Elle avait un délicieux accent, qui glissait sur les mots et leur donnait à tous, jolis ou laids, un doux relief. Cela faisait trois fois que nous faisions le tour du lac, sur la promenade Elsi. Nous n’étions pas les seuls. Il y avait d’autres couples, pareils au nôtre, qui se regardaient beaucoup, se parlaient peu, riaient pour un rien, retombaient dans le silence. J’avais emprunté trois sous à Ulli Rätte. J’achetai une crêpe brûlante au marchand qui avait sa baraque près de la patinoire. Il y versa en plus une grande cuillère de miel et nous la tendit en disant : « Pour les amoureux ! » Nous sourîmes mais n’osâmes pas nous regarder. J’offris la crêpe à Emélia. Elle la saisit comme s’il s’était agi d’un trésor, la coupa en deux et m’en tendit une moitié. La nuit tombait, et avec elle, le gel qui rendait encore plus roses les pommettes d’Emélia et faisait davantage briller ses yeux noisette. Nous mangions la crêpe. On se regardait tous les deux. Nous étions au tout début de notre vie.

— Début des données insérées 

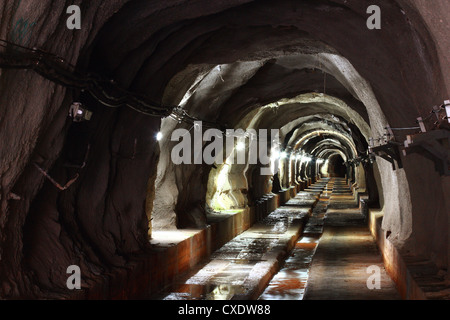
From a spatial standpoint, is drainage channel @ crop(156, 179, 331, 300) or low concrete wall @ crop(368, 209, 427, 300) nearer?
low concrete wall @ crop(368, 209, 427, 300)

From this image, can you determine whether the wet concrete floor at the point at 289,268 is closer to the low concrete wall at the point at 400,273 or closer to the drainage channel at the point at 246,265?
the drainage channel at the point at 246,265

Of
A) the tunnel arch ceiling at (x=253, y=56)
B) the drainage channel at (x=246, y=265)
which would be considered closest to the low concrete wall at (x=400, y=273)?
the tunnel arch ceiling at (x=253, y=56)

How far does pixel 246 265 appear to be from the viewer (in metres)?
13.1

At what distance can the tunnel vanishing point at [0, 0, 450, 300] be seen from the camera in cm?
584

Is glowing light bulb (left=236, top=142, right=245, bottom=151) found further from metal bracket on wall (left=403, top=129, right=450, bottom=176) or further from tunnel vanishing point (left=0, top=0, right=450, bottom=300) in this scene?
metal bracket on wall (left=403, top=129, right=450, bottom=176)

L’Ohnmeist poussa un long gémissement qui me ramena dans le village. Il frotta une fois encore sa tête contre moi, puis il s’éloigna, à petits pas, en agitant sa queue de droite et de gauche, comme pour me dire au revoir. Je le suivis des yeux jusqu’au moment où il entra derrière le bûcher qui est le long de l’atelier de la forge de Gott. Sans doute s’était-il trouvé là un abri pour passer l’hiver.
Je ne m’étais pas rendu compte du chemin que nous avions parcouru lui et moi. On était arrivés au bout du village, tout près de l’église et du cimetière. Il neigeait toujours aussi dru. La forêt commençait à trente mètres à peine et pourtant on ne distinguait même pas sa lisière. Ce fut en voyant l’église que je pensai au curé Peiper, et lorsque je vis la lumière venir de sa cuisine, je me décidai à frapper à sa porte.